È noto che riportare i buoi nella stalla dopo che sono scappati non è affare semplice, ma sbeffeggiare il premier olandese Mark Rutte difficilmente basterà. Il governo, dal premier al ministro dell’Economia, è pronto a sfidare o attrarre quel che resta dei poteri forti, ovvero le grandi famiglie del capitalismo italiano?


Ci scrive Campari Group 

L’operazione è finalizzata al trasferimento della sede legale della Società, mentre la residenza fiscale rimane in Italia. Ciò significa che le imposte continueranno a essere versate al fisco italiano. L’headquarter resta a Sesto San Giovanni, sede storica della società che compie 160 anni, il Consiglio di amministrazione resta invariato e non è previsto nessun cambiamento organizzativo o di gestione dell’attività in Italia. Le azioni della società resteranno quotate esclusivamente a Milano, dove dall’Ipo del 2001 la capitalizzazione è cresciuta 12 volte.

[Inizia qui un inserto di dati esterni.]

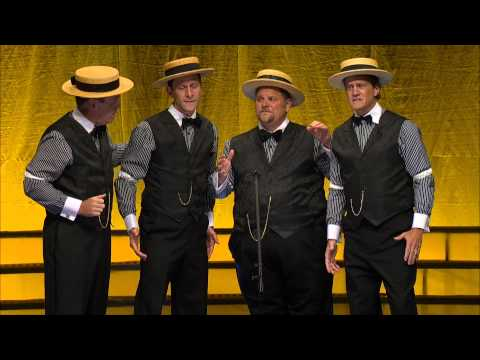 Barbershop quartet makes fun of modern pop songs in their international competition performance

Campari Group non sta andando in Olanda.

Il trasferimento della sede legale, con il conseguente potenziamento del sistema di voto maggiorato, ha l’obiettivo di favorire le opportunità di crescita – quali ad esempio nuove acquisizioni o alleanze strategiche – grazie a un ordinamento giuridico riconosciuto da investitori e operatori del mercato a livello internazionale, preservando al contempo l’identità e la storica presenza dell’azienda in Italia.

In questo modo, Campari Group intende valorizzare ulteriormente la dimensione globale raggiunta dal business, in un settore ancora frammentato ma che si sta consolidando, e incentivare l’azionariato di lungo termine.